Designing with Web Standards
- Author: Jeffrey Zeldman
- Language: English
- Genre: Non-fiction
- Publisher: New Riders
- Publication date: 2003
- ISBN: 9780735712010

= Designing with Web Standards =

Web development book by Jeffrey Zeldman

Designing with Web Standards, first published in 2003 with revised editions in 2007 and 2009, is a web development book by Jeffrey Zeldman. The book's audience is primarily web development professionals who aim to produce design work that complies with web standards. The work is used as a textbook in over 85 colleges.

== Summary ==
Written by Jeffrey Zeldman, a leading proponent of standards-compliant web design, Designing with Web Standards guides the reader on how to better utilize web standards pragmatically to create accessible, user-friendly web sites. Designing with Web Standards reiterates many of the arguments previously advanced by the Web Standards Project to highlight the benefits of standards-compliant web design.

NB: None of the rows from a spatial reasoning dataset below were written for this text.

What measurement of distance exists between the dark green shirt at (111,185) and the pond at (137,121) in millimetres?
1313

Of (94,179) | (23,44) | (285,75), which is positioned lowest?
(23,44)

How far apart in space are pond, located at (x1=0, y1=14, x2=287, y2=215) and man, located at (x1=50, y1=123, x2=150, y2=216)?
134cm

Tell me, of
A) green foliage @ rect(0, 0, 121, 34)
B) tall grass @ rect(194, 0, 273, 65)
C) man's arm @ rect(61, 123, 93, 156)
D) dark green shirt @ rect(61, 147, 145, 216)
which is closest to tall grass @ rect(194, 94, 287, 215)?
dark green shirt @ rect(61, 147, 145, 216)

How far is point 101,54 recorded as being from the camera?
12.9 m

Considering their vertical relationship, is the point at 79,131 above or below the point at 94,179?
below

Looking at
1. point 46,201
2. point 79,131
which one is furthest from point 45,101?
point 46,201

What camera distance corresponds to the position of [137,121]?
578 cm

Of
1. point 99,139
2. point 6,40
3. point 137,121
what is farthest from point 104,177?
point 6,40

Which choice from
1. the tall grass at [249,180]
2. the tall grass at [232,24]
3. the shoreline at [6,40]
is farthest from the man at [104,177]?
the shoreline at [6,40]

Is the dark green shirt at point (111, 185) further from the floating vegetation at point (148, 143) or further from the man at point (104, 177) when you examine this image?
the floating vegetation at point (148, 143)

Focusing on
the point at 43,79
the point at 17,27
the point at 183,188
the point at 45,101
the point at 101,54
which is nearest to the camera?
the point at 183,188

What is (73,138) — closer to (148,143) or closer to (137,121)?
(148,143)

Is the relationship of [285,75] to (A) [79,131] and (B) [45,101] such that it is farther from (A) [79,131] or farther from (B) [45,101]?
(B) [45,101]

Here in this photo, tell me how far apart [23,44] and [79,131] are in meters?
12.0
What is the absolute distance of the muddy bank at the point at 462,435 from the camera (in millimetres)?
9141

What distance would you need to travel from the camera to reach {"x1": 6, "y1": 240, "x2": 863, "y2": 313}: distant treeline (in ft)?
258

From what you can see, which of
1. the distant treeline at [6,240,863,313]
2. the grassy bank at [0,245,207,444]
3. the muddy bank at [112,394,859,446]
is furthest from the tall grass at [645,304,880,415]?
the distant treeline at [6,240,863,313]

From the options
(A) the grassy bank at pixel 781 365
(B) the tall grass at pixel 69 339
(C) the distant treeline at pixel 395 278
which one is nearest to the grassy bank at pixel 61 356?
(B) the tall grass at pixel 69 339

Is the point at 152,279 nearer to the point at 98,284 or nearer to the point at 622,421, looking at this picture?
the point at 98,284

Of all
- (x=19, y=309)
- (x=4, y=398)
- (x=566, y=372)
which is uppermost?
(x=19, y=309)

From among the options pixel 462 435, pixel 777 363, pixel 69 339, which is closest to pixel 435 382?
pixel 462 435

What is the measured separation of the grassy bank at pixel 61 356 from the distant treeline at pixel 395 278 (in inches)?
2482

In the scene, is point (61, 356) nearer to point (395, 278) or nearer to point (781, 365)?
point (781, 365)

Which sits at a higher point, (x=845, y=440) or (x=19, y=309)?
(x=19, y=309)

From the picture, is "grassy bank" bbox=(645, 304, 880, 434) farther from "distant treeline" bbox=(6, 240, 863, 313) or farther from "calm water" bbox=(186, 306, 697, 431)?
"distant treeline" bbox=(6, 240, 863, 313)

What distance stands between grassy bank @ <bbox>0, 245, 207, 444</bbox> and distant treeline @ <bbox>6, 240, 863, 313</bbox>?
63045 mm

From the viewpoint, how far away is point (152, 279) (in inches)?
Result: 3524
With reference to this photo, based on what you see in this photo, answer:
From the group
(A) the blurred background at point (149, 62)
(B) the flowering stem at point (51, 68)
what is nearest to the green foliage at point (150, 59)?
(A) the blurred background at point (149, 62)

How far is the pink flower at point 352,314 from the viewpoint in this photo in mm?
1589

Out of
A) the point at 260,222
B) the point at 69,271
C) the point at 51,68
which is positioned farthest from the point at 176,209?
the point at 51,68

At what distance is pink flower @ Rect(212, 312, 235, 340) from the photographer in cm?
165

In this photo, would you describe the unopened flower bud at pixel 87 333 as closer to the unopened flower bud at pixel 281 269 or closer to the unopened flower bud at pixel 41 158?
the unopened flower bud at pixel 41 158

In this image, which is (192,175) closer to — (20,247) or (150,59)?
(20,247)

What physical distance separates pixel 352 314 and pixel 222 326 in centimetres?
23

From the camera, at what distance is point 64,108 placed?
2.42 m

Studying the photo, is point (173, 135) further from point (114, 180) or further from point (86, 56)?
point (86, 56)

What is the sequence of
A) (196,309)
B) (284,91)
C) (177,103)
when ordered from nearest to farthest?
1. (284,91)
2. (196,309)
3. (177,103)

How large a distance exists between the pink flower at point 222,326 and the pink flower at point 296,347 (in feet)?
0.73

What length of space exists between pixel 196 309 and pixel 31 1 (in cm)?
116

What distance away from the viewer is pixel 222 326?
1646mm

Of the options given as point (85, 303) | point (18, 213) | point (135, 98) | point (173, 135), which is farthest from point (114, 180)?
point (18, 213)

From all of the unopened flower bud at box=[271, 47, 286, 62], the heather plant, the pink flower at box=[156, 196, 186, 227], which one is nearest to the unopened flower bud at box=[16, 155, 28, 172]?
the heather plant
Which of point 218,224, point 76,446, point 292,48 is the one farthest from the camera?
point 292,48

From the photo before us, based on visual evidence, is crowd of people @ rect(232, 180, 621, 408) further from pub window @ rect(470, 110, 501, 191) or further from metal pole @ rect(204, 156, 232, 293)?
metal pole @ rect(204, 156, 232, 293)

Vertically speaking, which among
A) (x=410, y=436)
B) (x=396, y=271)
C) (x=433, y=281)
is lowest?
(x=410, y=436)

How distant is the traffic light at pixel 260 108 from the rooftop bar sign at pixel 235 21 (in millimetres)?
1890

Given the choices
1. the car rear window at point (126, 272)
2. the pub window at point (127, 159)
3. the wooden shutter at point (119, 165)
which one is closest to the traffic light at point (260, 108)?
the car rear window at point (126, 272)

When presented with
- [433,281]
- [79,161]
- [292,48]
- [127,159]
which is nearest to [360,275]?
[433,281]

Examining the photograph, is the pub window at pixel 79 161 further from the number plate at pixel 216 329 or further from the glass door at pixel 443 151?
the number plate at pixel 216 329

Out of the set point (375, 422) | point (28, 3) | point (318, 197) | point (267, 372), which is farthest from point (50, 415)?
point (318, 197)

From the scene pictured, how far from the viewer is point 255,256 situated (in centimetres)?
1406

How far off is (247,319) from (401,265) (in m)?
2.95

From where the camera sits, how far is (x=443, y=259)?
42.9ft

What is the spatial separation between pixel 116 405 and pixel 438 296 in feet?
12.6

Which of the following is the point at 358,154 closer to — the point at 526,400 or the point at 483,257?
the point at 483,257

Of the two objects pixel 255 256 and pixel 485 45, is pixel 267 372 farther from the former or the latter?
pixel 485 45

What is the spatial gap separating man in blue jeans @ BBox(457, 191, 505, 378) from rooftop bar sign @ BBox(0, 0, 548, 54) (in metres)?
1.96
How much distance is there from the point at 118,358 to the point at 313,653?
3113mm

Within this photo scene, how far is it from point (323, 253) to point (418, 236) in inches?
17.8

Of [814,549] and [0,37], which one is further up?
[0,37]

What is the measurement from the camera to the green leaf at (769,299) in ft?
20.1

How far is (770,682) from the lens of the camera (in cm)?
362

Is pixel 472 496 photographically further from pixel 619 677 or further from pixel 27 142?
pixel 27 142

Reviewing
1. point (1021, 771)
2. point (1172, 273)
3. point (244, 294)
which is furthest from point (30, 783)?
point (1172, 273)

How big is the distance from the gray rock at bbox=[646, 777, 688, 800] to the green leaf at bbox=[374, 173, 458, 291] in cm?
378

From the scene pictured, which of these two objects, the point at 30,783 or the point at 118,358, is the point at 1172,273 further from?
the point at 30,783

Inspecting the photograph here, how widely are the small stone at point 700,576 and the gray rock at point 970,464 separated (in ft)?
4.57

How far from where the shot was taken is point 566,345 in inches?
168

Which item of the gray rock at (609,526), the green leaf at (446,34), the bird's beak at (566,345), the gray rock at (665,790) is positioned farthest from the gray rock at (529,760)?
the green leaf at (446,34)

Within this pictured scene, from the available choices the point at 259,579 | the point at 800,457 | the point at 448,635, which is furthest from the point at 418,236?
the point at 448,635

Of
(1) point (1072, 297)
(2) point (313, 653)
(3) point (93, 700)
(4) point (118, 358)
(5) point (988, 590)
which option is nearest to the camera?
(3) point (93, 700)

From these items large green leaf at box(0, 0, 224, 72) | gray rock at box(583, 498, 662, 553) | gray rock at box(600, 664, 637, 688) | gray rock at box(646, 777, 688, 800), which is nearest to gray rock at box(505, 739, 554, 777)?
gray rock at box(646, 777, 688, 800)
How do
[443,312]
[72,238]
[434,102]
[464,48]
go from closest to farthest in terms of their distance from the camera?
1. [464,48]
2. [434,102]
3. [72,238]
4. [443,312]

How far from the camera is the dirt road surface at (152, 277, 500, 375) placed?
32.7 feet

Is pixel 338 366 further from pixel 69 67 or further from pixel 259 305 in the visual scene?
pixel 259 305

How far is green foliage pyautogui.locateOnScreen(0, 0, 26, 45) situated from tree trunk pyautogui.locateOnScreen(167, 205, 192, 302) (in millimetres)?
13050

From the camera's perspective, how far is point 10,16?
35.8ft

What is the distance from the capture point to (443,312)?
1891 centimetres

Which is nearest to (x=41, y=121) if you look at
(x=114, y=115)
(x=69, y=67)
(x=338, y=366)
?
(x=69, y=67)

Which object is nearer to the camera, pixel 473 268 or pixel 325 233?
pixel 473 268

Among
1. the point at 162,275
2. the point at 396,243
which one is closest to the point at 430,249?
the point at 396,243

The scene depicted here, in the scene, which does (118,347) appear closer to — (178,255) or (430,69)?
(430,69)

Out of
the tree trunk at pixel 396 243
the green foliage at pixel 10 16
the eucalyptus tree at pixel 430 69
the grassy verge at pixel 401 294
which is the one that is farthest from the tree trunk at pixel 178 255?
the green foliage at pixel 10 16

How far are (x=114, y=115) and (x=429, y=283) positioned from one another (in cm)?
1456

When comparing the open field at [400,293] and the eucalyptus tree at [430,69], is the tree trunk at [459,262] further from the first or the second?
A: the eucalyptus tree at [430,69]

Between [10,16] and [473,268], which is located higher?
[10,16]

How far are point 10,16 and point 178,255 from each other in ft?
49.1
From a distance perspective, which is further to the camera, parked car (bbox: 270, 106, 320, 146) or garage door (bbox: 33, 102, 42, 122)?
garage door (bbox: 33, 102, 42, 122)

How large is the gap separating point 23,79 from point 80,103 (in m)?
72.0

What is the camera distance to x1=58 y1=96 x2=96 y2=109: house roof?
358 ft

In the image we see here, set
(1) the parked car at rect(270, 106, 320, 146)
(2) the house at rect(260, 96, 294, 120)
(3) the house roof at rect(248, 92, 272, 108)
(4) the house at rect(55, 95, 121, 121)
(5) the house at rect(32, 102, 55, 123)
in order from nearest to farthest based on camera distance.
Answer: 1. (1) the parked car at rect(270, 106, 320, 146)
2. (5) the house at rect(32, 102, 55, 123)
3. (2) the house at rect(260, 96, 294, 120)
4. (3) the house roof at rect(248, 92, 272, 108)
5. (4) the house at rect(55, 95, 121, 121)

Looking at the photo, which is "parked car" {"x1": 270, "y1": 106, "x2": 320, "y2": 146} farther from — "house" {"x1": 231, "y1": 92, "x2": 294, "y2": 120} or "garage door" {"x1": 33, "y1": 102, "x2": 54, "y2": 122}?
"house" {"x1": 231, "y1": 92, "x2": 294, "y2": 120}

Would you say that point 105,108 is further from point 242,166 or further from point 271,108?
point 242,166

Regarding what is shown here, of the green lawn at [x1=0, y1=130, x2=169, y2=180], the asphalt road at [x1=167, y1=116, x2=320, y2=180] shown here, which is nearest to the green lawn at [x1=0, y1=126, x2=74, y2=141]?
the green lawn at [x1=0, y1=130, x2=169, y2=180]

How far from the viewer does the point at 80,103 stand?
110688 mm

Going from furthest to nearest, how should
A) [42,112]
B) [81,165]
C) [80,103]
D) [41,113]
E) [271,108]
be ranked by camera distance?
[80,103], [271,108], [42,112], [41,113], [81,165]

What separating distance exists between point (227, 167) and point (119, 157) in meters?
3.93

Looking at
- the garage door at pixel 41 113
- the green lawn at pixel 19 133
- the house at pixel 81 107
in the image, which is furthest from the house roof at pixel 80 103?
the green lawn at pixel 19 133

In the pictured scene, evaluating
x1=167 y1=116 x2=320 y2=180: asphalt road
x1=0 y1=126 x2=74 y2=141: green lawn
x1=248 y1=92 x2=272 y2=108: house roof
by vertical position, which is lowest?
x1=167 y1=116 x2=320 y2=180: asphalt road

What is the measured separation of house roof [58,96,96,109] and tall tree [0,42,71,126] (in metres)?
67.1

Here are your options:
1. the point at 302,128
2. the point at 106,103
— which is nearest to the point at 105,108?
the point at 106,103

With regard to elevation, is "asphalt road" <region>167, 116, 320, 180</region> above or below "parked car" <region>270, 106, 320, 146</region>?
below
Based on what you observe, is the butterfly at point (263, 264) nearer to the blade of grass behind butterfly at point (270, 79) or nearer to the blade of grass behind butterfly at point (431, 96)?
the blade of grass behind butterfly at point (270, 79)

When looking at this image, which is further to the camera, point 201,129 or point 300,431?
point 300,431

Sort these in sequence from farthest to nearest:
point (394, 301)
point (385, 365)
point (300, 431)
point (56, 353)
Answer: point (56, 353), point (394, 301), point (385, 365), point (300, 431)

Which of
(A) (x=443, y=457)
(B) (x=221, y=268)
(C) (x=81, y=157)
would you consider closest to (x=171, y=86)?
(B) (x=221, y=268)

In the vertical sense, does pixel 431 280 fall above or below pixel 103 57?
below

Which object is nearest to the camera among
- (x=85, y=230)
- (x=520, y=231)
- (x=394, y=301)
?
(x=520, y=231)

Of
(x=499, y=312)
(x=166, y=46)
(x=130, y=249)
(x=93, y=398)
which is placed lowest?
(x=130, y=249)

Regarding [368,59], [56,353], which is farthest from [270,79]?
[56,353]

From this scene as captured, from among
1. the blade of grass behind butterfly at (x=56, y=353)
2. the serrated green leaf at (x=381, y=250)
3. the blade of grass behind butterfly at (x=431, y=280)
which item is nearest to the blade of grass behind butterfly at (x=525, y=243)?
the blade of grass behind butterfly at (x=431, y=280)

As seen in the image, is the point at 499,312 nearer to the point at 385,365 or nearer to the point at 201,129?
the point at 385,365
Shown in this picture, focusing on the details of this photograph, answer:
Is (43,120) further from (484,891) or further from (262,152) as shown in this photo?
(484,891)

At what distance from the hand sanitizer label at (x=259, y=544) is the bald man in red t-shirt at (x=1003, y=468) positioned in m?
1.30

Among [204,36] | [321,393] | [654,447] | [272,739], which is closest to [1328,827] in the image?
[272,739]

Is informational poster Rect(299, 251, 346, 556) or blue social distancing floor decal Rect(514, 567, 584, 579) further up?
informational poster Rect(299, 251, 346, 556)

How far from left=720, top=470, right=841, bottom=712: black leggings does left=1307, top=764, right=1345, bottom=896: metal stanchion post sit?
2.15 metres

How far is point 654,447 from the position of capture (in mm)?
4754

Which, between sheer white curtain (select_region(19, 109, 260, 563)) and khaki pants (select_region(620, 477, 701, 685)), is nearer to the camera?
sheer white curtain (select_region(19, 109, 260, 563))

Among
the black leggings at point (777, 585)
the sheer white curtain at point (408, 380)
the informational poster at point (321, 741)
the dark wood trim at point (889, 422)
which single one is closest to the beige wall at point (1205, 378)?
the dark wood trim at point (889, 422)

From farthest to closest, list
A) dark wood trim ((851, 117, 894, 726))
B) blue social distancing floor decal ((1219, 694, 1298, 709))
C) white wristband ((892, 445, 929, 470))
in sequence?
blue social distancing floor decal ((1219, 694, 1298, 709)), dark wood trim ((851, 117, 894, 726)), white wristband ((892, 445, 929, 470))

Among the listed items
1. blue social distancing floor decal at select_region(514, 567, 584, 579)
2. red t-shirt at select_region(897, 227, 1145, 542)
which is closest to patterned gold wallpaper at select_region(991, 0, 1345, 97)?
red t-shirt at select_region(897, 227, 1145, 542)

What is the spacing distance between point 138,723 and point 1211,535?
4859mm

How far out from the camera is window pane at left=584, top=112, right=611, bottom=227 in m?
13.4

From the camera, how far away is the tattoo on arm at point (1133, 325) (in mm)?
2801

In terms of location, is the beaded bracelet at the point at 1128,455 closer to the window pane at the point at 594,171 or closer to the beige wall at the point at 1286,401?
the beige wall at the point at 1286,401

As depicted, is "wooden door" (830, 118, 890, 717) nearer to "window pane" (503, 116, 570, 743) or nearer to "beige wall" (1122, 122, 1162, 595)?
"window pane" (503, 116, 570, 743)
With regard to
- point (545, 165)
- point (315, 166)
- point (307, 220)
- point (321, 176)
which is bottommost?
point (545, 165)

The book first came out in 2003, and appeared in two revised editions, one in 2007, and another, co-authored with Ethan Marcotte, in 2009. Also in 2009, a companion volume appeared from the same publisher under the title Developing with Web Standards, written by John Allsopp.

== Critique ==
The book's third and most recent edition was released on October 25, 2009, by New Riders Press. It has received generally positive feedback, with a four out of five-star rating on Amazon.com from 137 reviewers.

Reviewers have noted that the witty, conversational tone of the book mixed with the in-depth technical analysis is enough “to keep you turning the pages.” Amazon.com book reviewer David Wall notes that the book is “a fantastic education that any design professional will appreciate.” A wall goes on to praise Zeldman's pragmatic approach, as well as the “tightly focused tips” he provides and bolsters with code examples to illustrate his point.

Some critics have said that the book is aimed more at web design novices and mentions a few out-of-date browsers, and is devoid of a lot of detail.

== Impact==
The first half of Zeldman's Designing With Web Standards in 2003 consolidated the case for web standards in terms of accessibility, search engine optimization, portability of content with an eye toward mobile and other emerging environments, lowered bandwidth and production cost, and other benefits. This section of the book addressed marketers and site owners as well as web developers and designers. The second section of the book was a how-to for designers and developers. How-to books were common in the web industry, although almost none at the time taught web standards. What made the first edition of Designing with Web Standards unique was its focus on making the case for forwarding compatibility, accessibility, and SEO to all who own, manage or use web sites, not just developers.

The book is credited with converting the industry from tag soup and Flash to semantics and accessibility via correct use of HTML, CSS, and JavaScript. Subsequent editions, while continuing to address the state of the Web and the benefits of standards-based design, have also focused on emerging technologies such as HTML5 and CSS3, and on emerging design strategies such as Responsive Web Design (RWD) and "Mobile First."

The book cover famously showed Zeldman with a blue knit hat, which inspired Douglas Vos to invent the Blue Beanie Day, an annual international celebration of web standards which began in 2007.

== Translations ==
Designing with Web Standards has been translated into 15 different languages, including (for the last edition) Italian, Chinese, Hungarian, Polish and Portuguese.